** Begin **
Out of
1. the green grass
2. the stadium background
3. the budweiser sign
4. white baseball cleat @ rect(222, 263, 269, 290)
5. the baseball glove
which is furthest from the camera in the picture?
** End **
### [WHAT NEEDS TO BE DONE]
Please reproduce the listing above word for word, keeping every line unchanged.

### [TASK RESPONSE]
Out of
1. the green grass
2. the stadium background
3. the budweiser sign
4. white baseball cleat @ rect(222, 263, 269, 290)
5. the baseball glove
which is furthest from the camera in the picture?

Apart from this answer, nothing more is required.